Golden Age of Developers = Nightmare for Ops
The last ten years have brought enormous changes to production environments, driven by a best-of-breed approach to production infrastructure enabled by open source and cloud. This has been a boon for developers in terms of flexibility and productivity, but it’s also placed a new set of challenges and expectations on Ops.
The Golden Age of Developers
In the past, a developer’s toolbox was limited to a few, monolithic solutions from legacy vendors (think Oracle, IBM, HP). Solutions were slow to integrate and slow to evolve — and they were expensive. Whether they suited your needs well or not, once your company bought them you had damn well better use them.
Today, the abundance of open source and cloud solutions has liberated developers from their reliance on legacy tools and enabled a best-of-breed approach to infrastructure. Developers can choose exactly the right tool for the right job. These tools are free or cheap to try, fast to integrate, and can scale with your needs. These days, you’ll often see a company use seven different databases (Redis for caching, Elasticsearch for search, MySQL, etc.), rather than being locked into a single deployment from a large vendor. The same goes for monitoring tools, compute environments, application frameworks and so on. For developers, it’s like being a kid in a candy store.
Continuous Deployment has been another boon for developers. No longer bound to monthly or quarterly schedules, release cycles have dramatically accelerated. This has enabled developers to move faster and stop being a bottleneck for the product and business folks. Development is doing more, faster, and with less. It’s the golden age for developers.
The Ops Nightmare
At the same time, these advancements are creating an “Ops nightmare” by burdening Ops (DevOps, SREs, IT admins) with a whole new set of challenges and expectations. Much of this has found expression under the #monitoringsucks hashtag.
Pace of change: There’s been a significant increase in the volume of production incidents that require monitoring and response. Why? Because the large majority of production issues originate from internal code deploys and infrastructure changes. When major changes were limited to monthly or quarterly cycles it dictated the pace of corresponding issues. When doing continuous deployment (not to mention virtualization and infrastructure-as-code), the pace of change has dramatically increased, producing an acceleration in things that can go wrong. An argument can be made that the potential for catastrophic failures is reduced by continuous deployment, because changes are small and incremental. But still, contending with a constant flood of alerts (most of which are noise, some of which are urgent) is a real challenge and source of frustration.

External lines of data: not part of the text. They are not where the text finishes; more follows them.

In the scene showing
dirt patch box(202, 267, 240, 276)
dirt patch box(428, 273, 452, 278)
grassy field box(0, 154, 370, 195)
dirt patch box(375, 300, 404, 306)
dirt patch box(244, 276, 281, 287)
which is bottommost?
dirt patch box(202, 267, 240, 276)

Moving parts: The best-of-breed approach to modern infrastructure has raised the table stakes for Ops. There are many more moving parts, many more shifting dependencies, and many more monitoring solutions driving many more alerts. Troubleshooting in such environments has become an unending process of triage: filtering through constant alert storms to understand, prioritize and respond to potential incidents. In short: Alert Fatigue. It’s not uncommon to hear Ops folks complain that 50%-70% of their time is consumed by responding to alerts, a huge disruption to focusing on their core responsibilities: building business enabling infrastructure.
The bottom line is that that Ops are still in critical need of tools and workflows to deal with alert fatigue. A good starting point is for companies to find a way to organize noisy alerts into high level incidents, get quick access to insight they need in order to triage, and be able to collaborate efficiently among stakeholders.